▶ **Do this**: The entries are to be returned exactly, with images left out.

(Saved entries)
++++++++++++++++++++

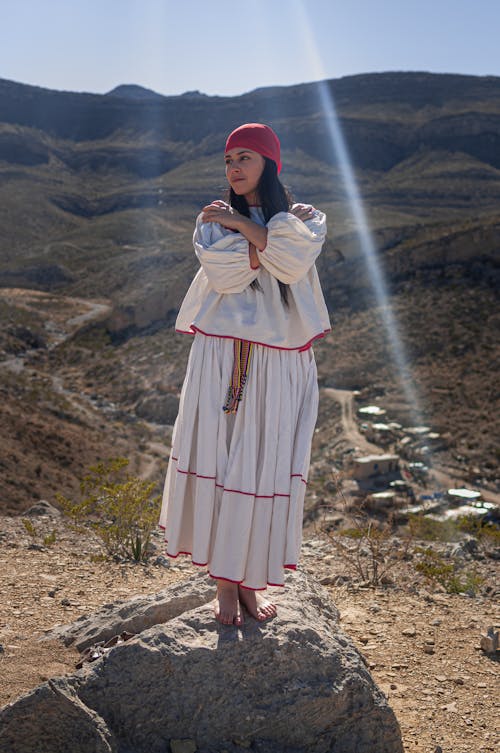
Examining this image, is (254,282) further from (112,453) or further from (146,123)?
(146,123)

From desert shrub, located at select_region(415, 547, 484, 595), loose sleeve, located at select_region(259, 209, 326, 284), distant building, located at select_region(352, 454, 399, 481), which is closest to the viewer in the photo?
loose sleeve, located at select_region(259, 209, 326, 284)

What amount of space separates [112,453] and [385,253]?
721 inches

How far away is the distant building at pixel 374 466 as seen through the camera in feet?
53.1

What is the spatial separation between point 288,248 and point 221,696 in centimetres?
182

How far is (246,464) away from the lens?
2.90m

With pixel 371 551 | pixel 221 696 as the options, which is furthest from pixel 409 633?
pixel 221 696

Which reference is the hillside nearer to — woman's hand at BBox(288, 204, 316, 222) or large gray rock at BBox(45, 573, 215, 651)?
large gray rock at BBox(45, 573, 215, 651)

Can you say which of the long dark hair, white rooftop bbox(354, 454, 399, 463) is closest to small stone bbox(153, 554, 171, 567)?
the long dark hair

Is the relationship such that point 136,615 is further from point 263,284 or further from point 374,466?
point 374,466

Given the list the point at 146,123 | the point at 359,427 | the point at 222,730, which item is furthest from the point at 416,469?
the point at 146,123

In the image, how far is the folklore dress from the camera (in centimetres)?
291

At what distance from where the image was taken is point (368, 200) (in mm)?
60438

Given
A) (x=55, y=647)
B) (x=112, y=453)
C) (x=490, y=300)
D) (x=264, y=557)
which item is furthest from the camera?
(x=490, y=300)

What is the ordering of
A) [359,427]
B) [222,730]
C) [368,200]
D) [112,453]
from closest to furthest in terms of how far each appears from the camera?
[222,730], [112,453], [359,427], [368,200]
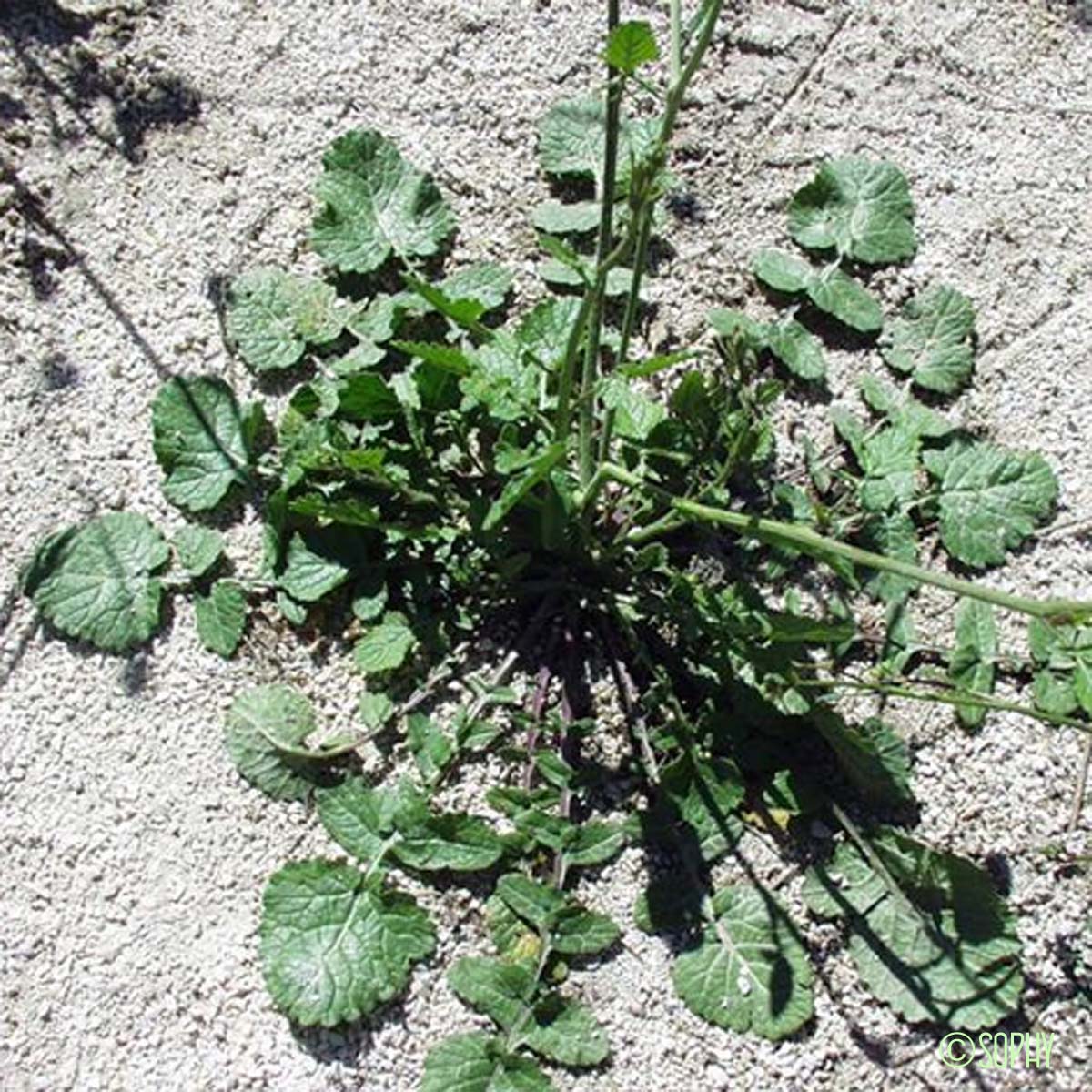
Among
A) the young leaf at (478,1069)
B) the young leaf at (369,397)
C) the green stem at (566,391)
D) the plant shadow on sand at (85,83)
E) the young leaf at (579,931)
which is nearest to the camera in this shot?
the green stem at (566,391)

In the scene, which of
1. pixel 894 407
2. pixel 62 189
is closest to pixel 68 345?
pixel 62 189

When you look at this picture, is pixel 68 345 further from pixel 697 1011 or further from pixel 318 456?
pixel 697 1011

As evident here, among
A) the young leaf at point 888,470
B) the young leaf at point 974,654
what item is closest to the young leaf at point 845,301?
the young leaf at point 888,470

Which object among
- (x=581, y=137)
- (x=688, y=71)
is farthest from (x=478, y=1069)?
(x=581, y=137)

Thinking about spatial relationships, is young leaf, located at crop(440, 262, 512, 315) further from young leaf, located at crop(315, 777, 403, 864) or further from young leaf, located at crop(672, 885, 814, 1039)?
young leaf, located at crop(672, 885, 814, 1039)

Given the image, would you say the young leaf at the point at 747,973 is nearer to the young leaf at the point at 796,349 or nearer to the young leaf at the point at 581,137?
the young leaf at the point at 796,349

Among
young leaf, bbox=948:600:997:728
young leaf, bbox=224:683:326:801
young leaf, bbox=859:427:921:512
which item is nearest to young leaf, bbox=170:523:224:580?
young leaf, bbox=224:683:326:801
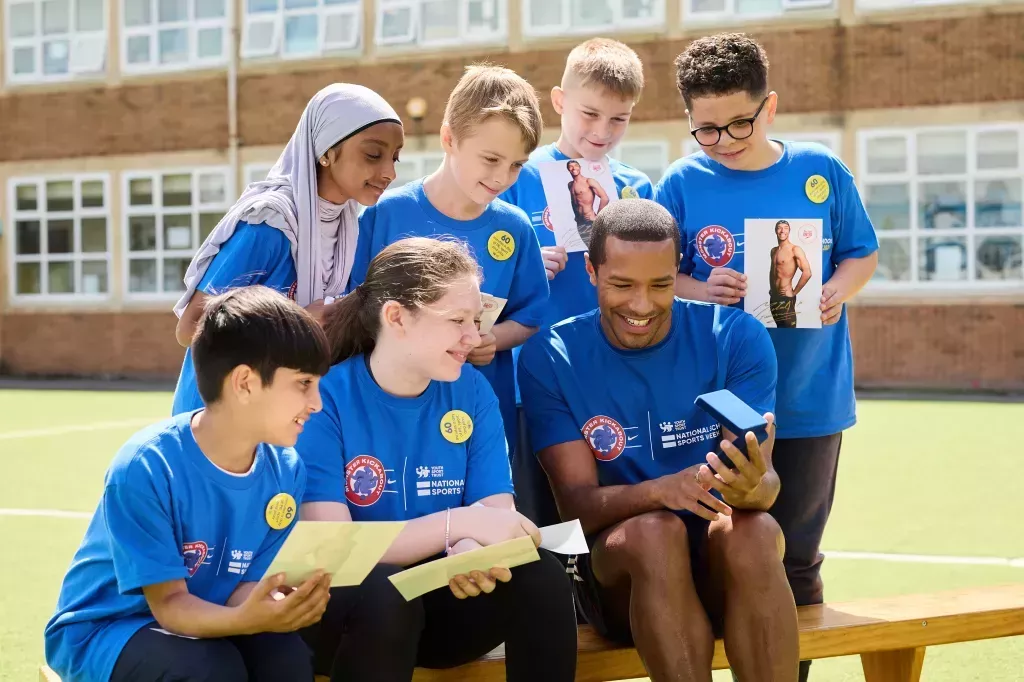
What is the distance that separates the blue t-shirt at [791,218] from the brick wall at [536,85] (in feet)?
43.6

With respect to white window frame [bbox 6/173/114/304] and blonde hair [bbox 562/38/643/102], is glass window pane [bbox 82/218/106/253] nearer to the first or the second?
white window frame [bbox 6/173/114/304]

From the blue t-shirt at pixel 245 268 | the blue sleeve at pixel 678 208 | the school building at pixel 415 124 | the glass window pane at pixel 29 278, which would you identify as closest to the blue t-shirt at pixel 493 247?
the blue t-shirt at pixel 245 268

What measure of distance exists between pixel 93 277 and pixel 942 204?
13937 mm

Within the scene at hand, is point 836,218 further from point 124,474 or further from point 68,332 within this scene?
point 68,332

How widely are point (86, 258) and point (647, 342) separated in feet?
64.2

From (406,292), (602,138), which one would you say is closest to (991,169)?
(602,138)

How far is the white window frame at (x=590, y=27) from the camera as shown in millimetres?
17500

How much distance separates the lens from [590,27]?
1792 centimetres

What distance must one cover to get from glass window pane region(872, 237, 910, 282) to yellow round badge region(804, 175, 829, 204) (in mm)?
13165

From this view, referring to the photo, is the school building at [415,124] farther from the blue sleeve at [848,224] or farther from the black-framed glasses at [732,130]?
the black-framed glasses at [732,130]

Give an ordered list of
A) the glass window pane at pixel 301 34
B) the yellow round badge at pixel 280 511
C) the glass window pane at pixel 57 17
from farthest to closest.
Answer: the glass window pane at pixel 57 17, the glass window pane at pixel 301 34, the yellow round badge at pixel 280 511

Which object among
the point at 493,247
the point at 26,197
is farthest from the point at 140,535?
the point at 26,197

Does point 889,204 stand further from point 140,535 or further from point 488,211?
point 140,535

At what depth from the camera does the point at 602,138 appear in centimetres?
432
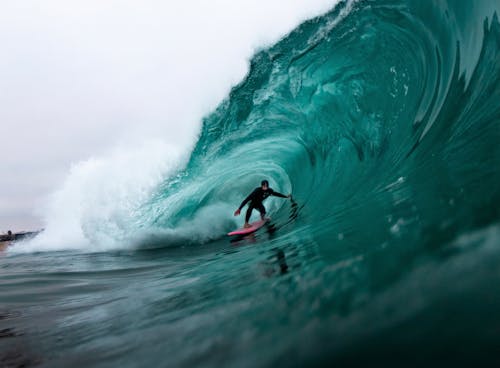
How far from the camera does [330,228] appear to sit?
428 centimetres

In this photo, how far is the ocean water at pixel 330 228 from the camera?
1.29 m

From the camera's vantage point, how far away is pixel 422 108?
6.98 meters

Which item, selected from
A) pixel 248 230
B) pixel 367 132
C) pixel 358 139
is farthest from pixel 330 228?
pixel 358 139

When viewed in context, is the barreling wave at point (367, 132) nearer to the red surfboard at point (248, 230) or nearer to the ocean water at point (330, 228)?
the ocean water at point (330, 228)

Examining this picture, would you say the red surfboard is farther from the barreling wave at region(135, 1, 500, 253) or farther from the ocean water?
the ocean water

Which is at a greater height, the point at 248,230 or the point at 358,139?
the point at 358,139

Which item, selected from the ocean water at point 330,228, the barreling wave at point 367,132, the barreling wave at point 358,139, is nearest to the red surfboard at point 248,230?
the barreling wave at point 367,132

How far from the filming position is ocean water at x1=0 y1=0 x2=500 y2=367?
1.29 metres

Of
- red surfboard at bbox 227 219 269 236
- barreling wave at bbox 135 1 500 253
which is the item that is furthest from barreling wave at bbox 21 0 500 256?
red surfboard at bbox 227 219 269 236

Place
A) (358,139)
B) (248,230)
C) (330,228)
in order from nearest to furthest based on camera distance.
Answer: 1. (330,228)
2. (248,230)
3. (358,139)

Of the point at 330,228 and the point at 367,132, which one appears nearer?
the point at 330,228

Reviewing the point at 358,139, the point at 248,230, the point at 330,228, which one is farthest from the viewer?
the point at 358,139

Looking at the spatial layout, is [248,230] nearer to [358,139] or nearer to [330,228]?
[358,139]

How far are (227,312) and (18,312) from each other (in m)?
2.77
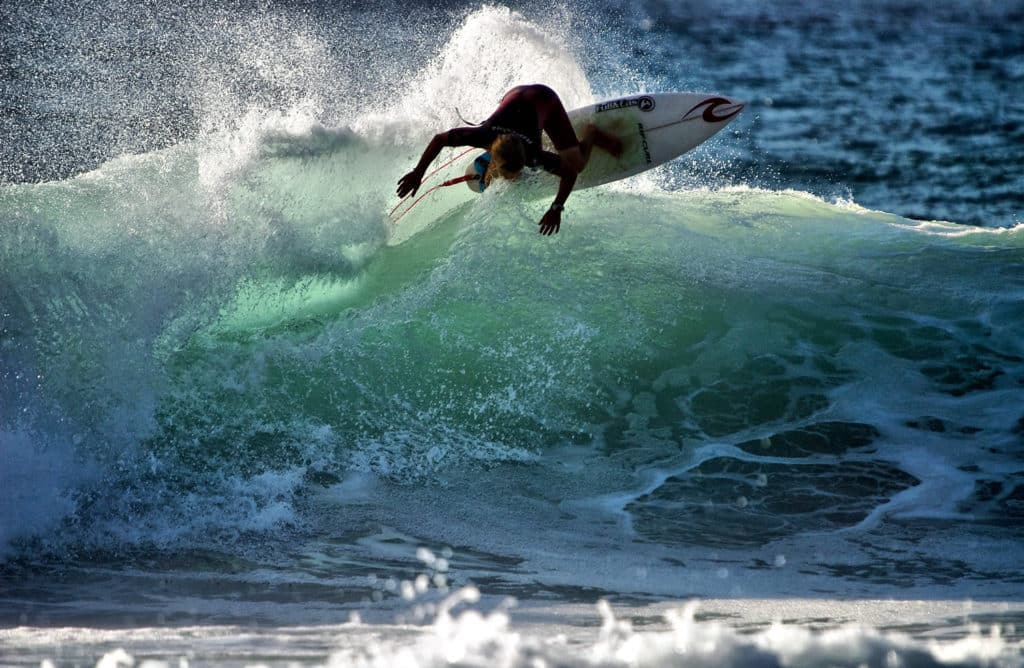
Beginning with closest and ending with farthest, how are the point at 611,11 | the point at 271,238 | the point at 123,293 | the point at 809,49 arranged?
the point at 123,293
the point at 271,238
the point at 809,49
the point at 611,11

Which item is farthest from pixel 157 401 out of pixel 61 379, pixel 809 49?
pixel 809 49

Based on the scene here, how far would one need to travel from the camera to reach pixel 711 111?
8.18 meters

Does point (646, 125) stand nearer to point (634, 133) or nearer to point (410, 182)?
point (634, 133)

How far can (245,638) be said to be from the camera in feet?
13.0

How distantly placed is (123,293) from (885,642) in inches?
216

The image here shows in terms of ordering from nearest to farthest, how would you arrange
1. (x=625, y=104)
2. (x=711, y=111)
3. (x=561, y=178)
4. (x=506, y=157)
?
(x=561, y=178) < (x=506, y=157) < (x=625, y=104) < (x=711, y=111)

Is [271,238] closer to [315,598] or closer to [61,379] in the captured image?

++++++++++++++++++++

▶ **Written response**:
Examining this image, is (254,282) further from (112,453) or further from (146,123)?
(146,123)

From desert shrub, located at select_region(415, 547, 484, 595), loose sleeve, located at select_region(259, 209, 326, 284), distant building, located at select_region(352, 454, 399, 481), which is closest to the viewer in the photo?
loose sleeve, located at select_region(259, 209, 326, 284)

What amount of space separates [112,453] and [385,253]?
721 inches

How far away is the distant building at pixel 374 466 as seen through the camera in feet?
53.1

What is the spatial separation between point 288,248 and point 221,696 in centimetres?
182

How far is (246,464) away from the lens?
2.90m

With pixel 371 551 | pixel 221 696 as the options, which is furthest from pixel 409 633?
pixel 221 696

Which reference is the hillside nearer to — woman's hand at BBox(288, 204, 316, 222) or large gray rock at BBox(45, 573, 215, 651)?
large gray rock at BBox(45, 573, 215, 651)

Can you say which of the long dark hair, white rooftop bbox(354, 454, 399, 463) is closest to small stone bbox(153, 554, 171, 567)?
the long dark hair

Is the relationship such that point 136,615 is further from point 263,284 or further from point 374,466?
point 374,466

Given the list the point at 146,123 | the point at 359,427 | the point at 222,730, which item is furthest from the point at 416,469?
the point at 146,123

In the image, how far is the folklore dress from the camera (in centimetres)?
291

At what distance from where the image was taken is point (368, 200) (in mm)?
60438

Given
A) (x=55, y=647)
B) (x=112, y=453)
C) (x=490, y=300)
D) (x=264, y=557)
which item is furthest from the camera?
(x=490, y=300)

What is the ordering of
A) [359,427]
B) [222,730]
C) [368,200]
D) [112,453]
from closest to furthest in terms of how far each appears from the camera?
[222,730], [112,453], [359,427], [368,200]
Among
A) the young leaf at (478,1069)
B) the young leaf at (369,397)
C) the green stem at (566,391)
D) the plant shadow on sand at (85,83)
E) the young leaf at (579,931)
which is nearest to the camera in this shot?
the green stem at (566,391)

In the scene, which of
1. pixel 894 407
2. pixel 62 189
is closest to pixel 68 345?
pixel 62 189

When you look at this picture, is pixel 68 345 further from pixel 697 1011 or further from pixel 318 456?
pixel 697 1011

As evident here, among
A) the young leaf at point 888,470
B) the young leaf at point 974,654
what item is closest to the young leaf at point 845,301?
the young leaf at point 888,470

Which object among
- (x=581, y=137)
- (x=688, y=71)
is farthest from (x=478, y=1069)?
(x=581, y=137)

Thinking about spatial relationships, is young leaf, located at crop(440, 262, 512, 315) further from young leaf, located at crop(315, 777, 403, 864) or further from young leaf, located at crop(672, 885, 814, 1039)?
young leaf, located at crop(672, 885, 814, 1039)

Given the image, would you say the young leaf at the point at 747,973 is nearer to the young leaf at the point at 796,349 or nearer to the young leaf at the point at 581,137?
the young leaf at the point at 796,349

Among
young leaf, bbox=948:600:997:728
young leaf, bbox=224:683:326:801
young leaf, bbox=859:427:921:512
which item is nearest to young leaf, bbox=170:523:224:580?
young leaf, bbox=224:683:326:801
What is the distance that separates the blue t-shirt at [791,218] from the brick wall at [536,85] (in feet)?
43.6

With respect to white window frame [bbox 6/173/114/304] and blonde hair [bbox 562/38/643/102], is glass window pane [bbox 82/218/106/253] nearer to the first or the second?
white window frame [bbox 6/173/114/304]

From the blue t-shirt at pixel 245 268 | the blue sleeve at pixel 678 208 | the school building at pixel 415 124 | the glass window pane at pixel 29 278, which would you identify as closest to the blue t-shirt at pixel 493 247?
the blue t-shirt at pixel 245 268

What measure of distance exists between pixel 93 277 and pixel 942 204?
13937 mm

Within the scene at hand, is point 836,218 further from point 124,474 or further from point 68,332 within this scene?
point 68,332

How widely are point (86, 258) and point (647, 342) separated in feet?
64.2

From (406,292), (602,138), which one would you say is closest to (991,169)?
(602,138)

How far is the white window frame at (x=590, y=27) from the camera as shown in millimetres?
17500

How much distance separates the lens from [590,27]?
1792 centimetres

What distance must one cover to get from glass window pane region(872, 237, 910, 282) to yellow round badge region(804, 175, 829, 204) (in mm)?
13165

From this view, referring to the photo, is the school building at [415,124] farther from the blue sleeve at [848,224] or farther from the black-framed glasses at [732,130]?
the black-framed glasses at [732,130]

Give an ordered list of
A) the glass window pane at pixel 301 34
B) the yellow round badge at pixel 280 511
C) the glass window pane at pixel 57 17
from farthest to closest.
Answer: the glass window pane at pixel 57 17, the glass window pane at pixel 301 34, the yellow round badge at pixel 280 511

Which object among
the point at 493,247
the point at 26,197
is farthest from the point at 140,535?
the point at 26,197

Does point 889,204 stand further from point 140,535 or further from point 488,211?
point 140,535

At what depth from the camera does the point at 602,138 appear in centimetres?
432
How far from the camera does [330,228] appear to sit?
428 centimetres

In this photo, how far is the ocean water at pixel 330 228 from the camera?
1.29 m

From the camera's vantage point, how far away is pixel 422 108?
6.98 meters

Which item, selected from
A) pixel 248 230
B) pixel 367 132
C) pixel 358 139
is farthest from pixel 330 228?
pixel 358 139

When viewed in context, is the barreling wave at point (367, 132) nearer to the red surfboard at point (248, 230) or nearer to the ocean water at point (330, 228)?
the ocean water at point (330, 228)

Examining this picture, would you say the red surfboard is farther from the barreling wave at region(135, 1, 500, 253) or farther from the ocean water?
the ocean water

Which is at a greater height, the point at 248,230 or the point at 358,139?
the point at 358,139

Which item, selected from the ocean water at point 330,228, the barreling wave at point 367,132, the barreling wave at point 358,139, is nearest to the red surfboard at point 248,230?
the barreling wave at point 367,132

How far from the filming position is ocean water at x1=0 y1=0 x2=500 y2=367?
1.29 metres

Of
- red surfboard at bbox 227 219 269 236
- barreling wave at bbox 135 1 500 253
which is the item that is furthest from barreling wave at bbox 21 0 500 256?
red surfboard at bbox 227 219 269 236

Place
A) (358,139)
B) (248,230)
C) (330,228)
in order from nearest to furthest based on camera distance.
Answer: 1. (330,228)
2. (248,230)
3. (358,139)

Of the point at 330,228 and the point at 367,132, which one appears nearer?
the point at 330,228

Reviewing the point at 358,139, the point at 248,230, the point at 330,228, which one is farthest from the viewer?
the point at 358,139

Looking at the spatial layout, is [248,230] nearer to [358,139] or nearer to [330,228]?
[358,139]

How far are (227,312) and (18,312) from each other (in m)?
2.77
Beginning with closest and ending with farthest, how are the point at 611,11 | the point at 271,238 | the point at 123,293 | the point at 809,49 arranged?
the point at 123,293
the point at 271,238
the point at 809,49
the point at 611,11

Which item is farthest from pixel 157 401 out of pixel 61 379, pixel 809 49?
pixel 809 49

Based on the scene here, how far would one need to travel from the camera to reach pixel 711 111?
8.18 meters

Does point (646, 125) stand nearer to point (634, 133) or nearer to point (410, 182)?
point (634, 133)

How far can (245,638) be said to be from the camera in feet?
13.0

How distantly placed is (123,293) from (885,642) in inches?
216

The image here shows in terms of ordering from nearest to farthest, how would you arrange
1. (x=625, y=104)
2. (x=711, y=111)
3. (x=561, y=178)
4. (x=506, y=157)
?
(x=561, y=178) < (x=506, y=157) < (x=625, y=104) < (x=711, y=111)

Is [271,238] closer to [315,598] or closer to [61,379] in the captured image?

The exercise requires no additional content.